Wine Talk

Snooth User: Jason Benjamin M

Just HOW Subjective is Wine Preference?

Original post by Jason Benjamin M, Jul 2, 2011.

When I first took up wine as a true hobby a few years back, I assumed that what makes a wine enjoyable was about 50/50... Half of the credit goes to the consumer, each of whom has a unique set of habits, preferences, and neural networking. The other half goes to the vintner, who carefully selects his crop, critcally oversees the winemaking process, and delivers a high-quality product that can be ubiquitously enjoyed around the world.

But as I started to keep fervent notes on the wines I was drinking (thank you Microsoft Excel), I started to notice one dominant trend... In short: THERE WERE NO TRENDS.

Okay, that's not entirely true. I have personally given higher ratings to Italian reds and California Cabernets (among others), but I think we can all agree that regional and varietal preferences can be completely attributed to personal preference. I'd never be so callous as to declare Merlots and Australian reds as somehow objectively inferior because I'm not a big fan of them...

Instead, I'm talking about the two extrinsic factors that allegedly determine how enjoyable a wine is:

1. Price per bottle. Using simple logic, a $25 dollar wine must be twice as good as a $12 wine, right?

2. Wine opinions from poncey sources such as wine magazines (Wine Spectator), world-renown experts (Robert Parker), and local pundits (wine shop staff and personal friends).

Indeed, my precious Excel spreadsheet includes the price of each bottle I try, as well as the source of inspiration for buying the wine, including the occasions when I choose a a wine completely on instinct ("Oooh, that label is pretty!").

• [Data section]
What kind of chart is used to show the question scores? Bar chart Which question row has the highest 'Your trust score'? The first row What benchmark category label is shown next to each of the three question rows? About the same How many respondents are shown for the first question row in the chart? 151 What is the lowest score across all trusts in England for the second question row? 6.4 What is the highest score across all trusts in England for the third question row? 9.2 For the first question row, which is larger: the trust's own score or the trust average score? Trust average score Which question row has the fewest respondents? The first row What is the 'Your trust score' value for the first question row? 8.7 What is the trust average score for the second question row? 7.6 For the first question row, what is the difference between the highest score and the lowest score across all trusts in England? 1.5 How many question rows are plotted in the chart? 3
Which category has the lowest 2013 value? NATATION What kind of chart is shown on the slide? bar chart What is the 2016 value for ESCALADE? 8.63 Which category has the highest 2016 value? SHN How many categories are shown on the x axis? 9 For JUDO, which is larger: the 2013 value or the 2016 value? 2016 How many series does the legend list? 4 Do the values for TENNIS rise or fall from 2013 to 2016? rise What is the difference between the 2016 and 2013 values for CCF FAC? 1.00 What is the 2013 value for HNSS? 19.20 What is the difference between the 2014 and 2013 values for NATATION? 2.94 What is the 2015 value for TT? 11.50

• [What to do]
(A) Answer these questions using the wine post:
(i) Which software does the writer use to keep notes on wines?
(ii) Which wines has the writer personally given higher ratings to?
(iii) Who is named as a world-renown expert?
(B) Reproduce the part of the wine post that opens with the words "Instead, I'm talking" and closes with "a $12 wine, right?".
The material has no connection to the wine post.

• [Solutions to the problems]
(A)
(i) Microsoft Excel
(ii) Italian reds and California Cabernets, among others
(iii) Robert Parker

(B)
Instead, I'm talking about the two extrinsic factors that allegedly determine how enjoyable a wine is:

1. Price per bottle. Using simple logic, a $25 dollar wine must be twice as good as a $12 wine, right?